En Tlaxochimaco o Micailhuitontli, que se traduce como “festividad de los muertecitos”, se ofrendaba cacao, cera, aves, semillas, copal y comida. Las mujeres y los hombres danzaban tomados de las manos o abrazados y cantaban en los patios de los templos. Los ancianos, por su parte, bañaban a los niños y les cortaban el cabello, y los emplumaban. Este ritual se ofrecía para que los pequeños no murieran.
Xócotl Huetzi o Huey Micailhuitl, traducido como “la gran festividad de los muertos”, fue una de las principales de todo el año. En esta, se levantaba en el patio de los templos, conocida como el Teocalli, un gran madero llamado Xócotl, y en su cúspide había un ave hecha de amaranto. Este madero debía ser derribado en un ritual llamado Xócotl Huetzi, que quiere decir “la caída del Xócotl”.
Antes de derribarlo, hombres y mujeres danzaban al rededor de él, ofrendaban comida y pulque.
Los cuatro lugares a donde se creía que el alma, conocida como Tonalli, iba tras la muerte, y estaba determinado por la manera de morir de la persona eran: el Tonatiuhichan o Casa del sol, que es a donde iban los guerreros. A este lugar también iban las mujeres que morían en su primer parto, pues eran consideradas guerreras. Luego de cuatro años se creía que ellos podían regresar a la tierra en forma de colibrí o mariposa.

El Tlalocan o lugar de Tláloc, era otro de los lugares, al que iban las personas que morían ahogadas, o su muerte tenía relación con el agua. El Tlalocan era una especie de paraíso en el que abundaban todo tipo de plantas y flores, valles verdes, montañas frondosas, ríos y lagos.
Mictlán o lugar de la muerte era el tercero de los sitios, y era a donde iba todo aquel que fallecía de manera natural. Antes de llegar aquí pasaban por nueve obstáculos y peligrosas pruebas, conocidos como pisos del inframundo. El primero nivel era Apanohuayan, o lugar donde se cruza el río. Aquí eran acompañados y auxiliados por su perro xoloitzcuintle para poderlo cruzar.
El segundo nivel era conocido como Tepetl Monamicyan, o el lugar de las montañas que se juntan. El tercer era Itztepetl, o montañas de obsidiana. El cuarto era conocido como Itzehecayan o lugar de vientos cortantes como obsidianas. El quinto Pantcuecuetlacayan o lugar donde flotan como banderas; el sexto, Temimilanoyan, o lugar donde la gente es flechada; el séptimo era Teyolocualoyan, o el lugar donde se comen el corazón de la gente; el octavo era Apochcalocan o el lugar de la neblina y el noveno y último era Chicnahuapan, o el lugar de los nueve ríos.

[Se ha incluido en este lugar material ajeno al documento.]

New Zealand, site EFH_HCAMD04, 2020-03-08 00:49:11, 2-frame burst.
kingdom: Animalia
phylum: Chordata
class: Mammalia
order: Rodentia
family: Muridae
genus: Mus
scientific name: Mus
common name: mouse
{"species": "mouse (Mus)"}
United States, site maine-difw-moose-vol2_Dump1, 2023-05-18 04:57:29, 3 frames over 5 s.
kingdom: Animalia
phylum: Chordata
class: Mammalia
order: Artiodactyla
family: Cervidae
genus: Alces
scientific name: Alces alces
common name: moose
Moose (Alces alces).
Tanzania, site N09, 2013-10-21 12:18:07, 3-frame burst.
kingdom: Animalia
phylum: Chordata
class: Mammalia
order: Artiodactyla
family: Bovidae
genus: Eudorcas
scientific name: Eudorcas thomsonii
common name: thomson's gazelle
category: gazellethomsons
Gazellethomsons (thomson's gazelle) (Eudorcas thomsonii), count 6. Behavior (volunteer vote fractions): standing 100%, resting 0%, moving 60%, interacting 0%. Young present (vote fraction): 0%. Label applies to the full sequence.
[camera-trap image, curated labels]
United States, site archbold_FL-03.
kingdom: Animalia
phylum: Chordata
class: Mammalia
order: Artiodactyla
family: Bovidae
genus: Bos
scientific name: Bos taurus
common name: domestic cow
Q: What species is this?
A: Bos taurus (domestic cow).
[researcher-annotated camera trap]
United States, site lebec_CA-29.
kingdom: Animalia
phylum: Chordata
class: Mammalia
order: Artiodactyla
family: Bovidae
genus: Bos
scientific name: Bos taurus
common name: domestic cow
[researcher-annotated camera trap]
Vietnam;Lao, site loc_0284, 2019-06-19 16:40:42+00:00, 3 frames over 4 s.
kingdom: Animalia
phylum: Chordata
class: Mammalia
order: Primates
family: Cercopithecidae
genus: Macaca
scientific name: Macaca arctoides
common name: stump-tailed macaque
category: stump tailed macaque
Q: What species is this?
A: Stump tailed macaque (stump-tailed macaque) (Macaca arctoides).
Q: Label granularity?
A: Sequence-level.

Los cuatro años que se tardaban en cruzar y llegar al Mictlán, sus familiares hacían ofrendas, para que su muerto pudiera llegar a salvo. Luego de los cuatro años se dejaba de hacer estos rituales.

El cuarto y último lugar era el Chichihuacuauhco o el lugar del árbol con chichis. Este estaba destinado a los pequeños. Se creía que iban a un lugar en donde había un enorme árbol, del cual escurría de sus ramas leche para que pudieran beberla y seguir alimentándose. Los niños, cobijados por las grandes ramas de ese inmenso árbol, poblarían de nuevo la tierra cuando la humanidad actual fuese destruida.
Para los antiguos mexicanos, la muerte era una prolongación de la vida y el Tonalli iría a un lugar en donde continuaría existiendo.